Cela sautait aux yeux : samedi soir, au centre-ville, ce sont deux manifestations quasi distinctes, et non pas une seule, qui ont paralysé le cœur de Beyrouth. Deux manifestations qui ont reflété des motivations diverses, nébuleuses ou inavouables, suivant le cas.

À la place des Martyrs, des dizaines de milliers de personnes ont véhiculé un message diffus et largement disparate, certes, mais ayant pour toile de fond un ras-le-bol généralisé à l’égard de l’incapacité de « tous » les responsables à assurer une bonne gestion des services publics. Cette fronde populaire est, à n’en point douter, justifiée, légitime et, surtout, nécessaire. Elle constitue en effet un sursaut salutaire face au scandale des déchets, et elle exprime aussi, entre autres, une colère certaine contre la manière avec laquelle la crise chronique de l’électricité a été traitée par les différents ministres qui ont pris en charge le portefeuille de l’électricité ces dernières années, si bien que 25 ans après la fin (officielle) de la guerre, l’approvisionnement en courant ne fait que diminuer alors que des promesses fermes avaient été faites dans le sens d’une abolition totale du rationnement en 2015.

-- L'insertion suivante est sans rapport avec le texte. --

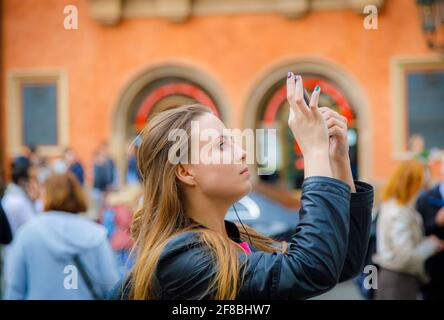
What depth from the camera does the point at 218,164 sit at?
4.51 feet

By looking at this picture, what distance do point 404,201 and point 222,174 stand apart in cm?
315

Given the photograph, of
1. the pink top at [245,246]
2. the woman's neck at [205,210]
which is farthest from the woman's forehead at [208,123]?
the pink top at [245,246]

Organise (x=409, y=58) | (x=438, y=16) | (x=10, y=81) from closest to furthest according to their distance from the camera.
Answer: (x=438, y=16) → (x=409, y=58) → (x=10, y=81)

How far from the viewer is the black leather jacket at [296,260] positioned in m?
1.22

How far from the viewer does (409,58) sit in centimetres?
1472

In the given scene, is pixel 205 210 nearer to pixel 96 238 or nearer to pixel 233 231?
pixel 233 231

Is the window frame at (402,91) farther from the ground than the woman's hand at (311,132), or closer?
farther from the ground

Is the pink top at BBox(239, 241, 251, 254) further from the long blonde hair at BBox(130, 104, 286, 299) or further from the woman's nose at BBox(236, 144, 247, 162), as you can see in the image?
the woman's nose at BBox(236, 144, 247, 162)

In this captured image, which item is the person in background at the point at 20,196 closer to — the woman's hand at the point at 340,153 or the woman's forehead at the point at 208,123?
the woman's forehead at the point at 208,123

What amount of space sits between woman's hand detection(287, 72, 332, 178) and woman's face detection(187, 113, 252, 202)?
0.14m

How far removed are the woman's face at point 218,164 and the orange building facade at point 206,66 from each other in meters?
13.7

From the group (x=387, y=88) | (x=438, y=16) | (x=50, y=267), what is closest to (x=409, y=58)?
(x=387, y=88)
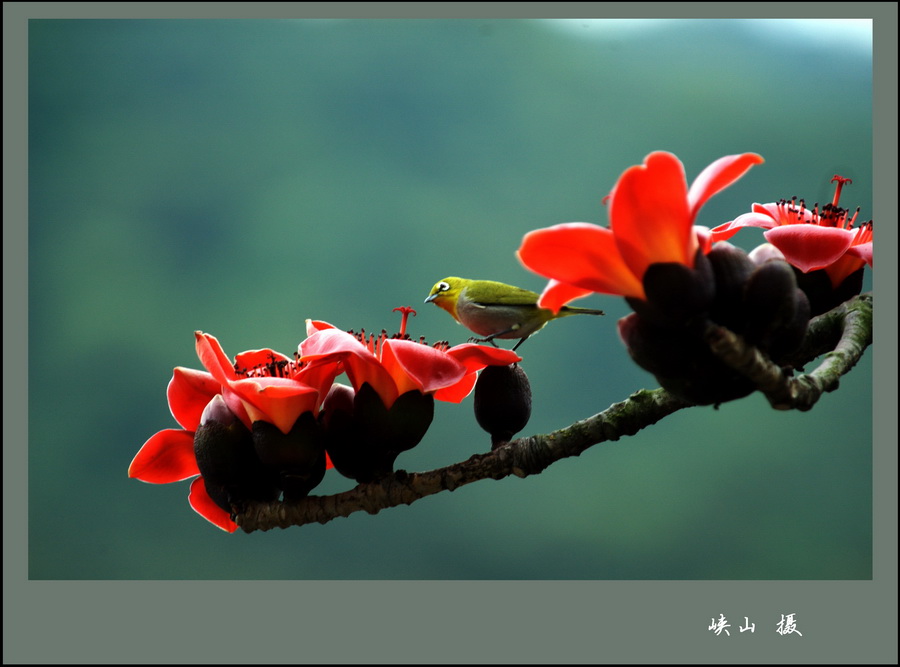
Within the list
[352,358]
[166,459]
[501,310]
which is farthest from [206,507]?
[501,310]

Il reste que ce soulèvement mû par le sentiment de ras-le-bol est menacé à plus d’un niveau. Il l’est d’abord par les acteurs de « l’autre » manifestation, celle qui s’est produite en fin de soirée à la place Riad el-Solh où des groupes de jeunes se sont dépensés à tout mettre en œuvre en vue de provoquer les forces de l’ordre, lançant en outre des slogans qui reflètent clairement des desseins politiques totalement étrangers aux motivations exprimées à la place des Martyrs. Le danger réside de ce fait dans la manipulation de la grogne populaire par une faction occulte dans le but de réaliser des objectifs macropolitiques inavouables, et peut-être même transnationaux, en rapport avec le contexte régional présent.

L’autre danger qui plane sur cette fronde est spécifique au mouvement en tant que tel. Les motivations nébuleuses exprimées par ceux qui sont descendus dans la rue allaient dans tous les sens et ne reflétaient aucune ligne directrice concrète, aucune esquisse de dénominateur commun traduisible dans les faits. Un mouvement de révolte populaire qui n’est pas encadré, qui ne se fixe pas des objectifs bien précis et réalisables finit soit par s’essouffler rapidement, soit par déboucher sur le chaos généralisé. Une évidence s’impose à cet égard : les problèmes en rapport avec les services publics (déchets, électricité, état des routes, etc.) sont rassembleurs et fédérateurs ; la politique, par contre, est source de dissensions… Partant de ce postulat, la conclusion s’impose d’elle-même pour la détermination rationnelle et minutieuse des objectifs à atteindre.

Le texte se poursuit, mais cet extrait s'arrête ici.